Los pocos reporteros que cubren la zona habían publicado esa misma semana que el narco secuestró a seis personas en Caborca, de las que no se sabe su paradero y ejecutó a un empleado de una gasolinera. La ráfaga de balas es tan habitual que los que están más cerca del horror “no son capaces de dimensionarlo”, cuenta a este diario una reportera local que prefiere no dar su nombre. Después de años de amenazas, decidió no firmar una sola nota ni fotografía de la violencia. Aunque el Gobierno de Andrés Manuel López Obrador presumió una leve disminución de los homicidios en 2021 a nivel nacional, que mantiene una tasa de casi 90 al día, en Sonora aumentaron en un 31% con respecto al año anterior, según las cifras del Instituto Nacional de Estadística.

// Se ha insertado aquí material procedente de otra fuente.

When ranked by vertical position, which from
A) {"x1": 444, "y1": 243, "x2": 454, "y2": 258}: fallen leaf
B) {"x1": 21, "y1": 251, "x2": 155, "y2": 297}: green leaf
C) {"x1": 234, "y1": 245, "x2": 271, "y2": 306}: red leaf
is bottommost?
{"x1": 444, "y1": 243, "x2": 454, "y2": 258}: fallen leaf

En febrero de este año, más de 20 camionetas blindadas sitiaron el pueblo. Eran hombres de Los Chapitos. Su carta de presentación en esta guerra fue imponer el terror a su población con el poder de sus fusiles, secuestros aleatorios y fachadas agujereadas por la metralla. Los vecinos contaron a este diario cómo los sicarios se pasearon frente a las instalaciones del Ejército. Pero los balazos continuaron toda la madrugada sin que se presentara más uniforme que el de los sinaloenses. “No hubo una sola autoridad que saliera a enfrentarlo, se escondieron todas las corporaciones. Nos dejaron solos, nos abandonaron”, señalaba una vecina.
Mientras Rosales yacía moribundo en las escaleras de La Candelaria, a esa misma hora, otro hombre salía de otra iglesia presumiendo su matrimonio. El Frank y La Chinita habían esquivado la muerte a costa del ingeniero. Las fotos de la boda secreta las compartieron en sus redes sociales y todo el pueblo comprendió pronto qué había sucedido en el centro de Caborca. Una vecina cuenta que el hombre de la camisa de cuadros se alejó tranquilo caminando hacia el quiosco de la plaza. Ningún policía lo persiguió, pese a las súplicas de las mujeres de vestidos de fiesta. Casi una semana después, no hay un solo detenido por el homicidio. Para que haya una guerra entre criminales, debe haber también altas dosis de impunidad.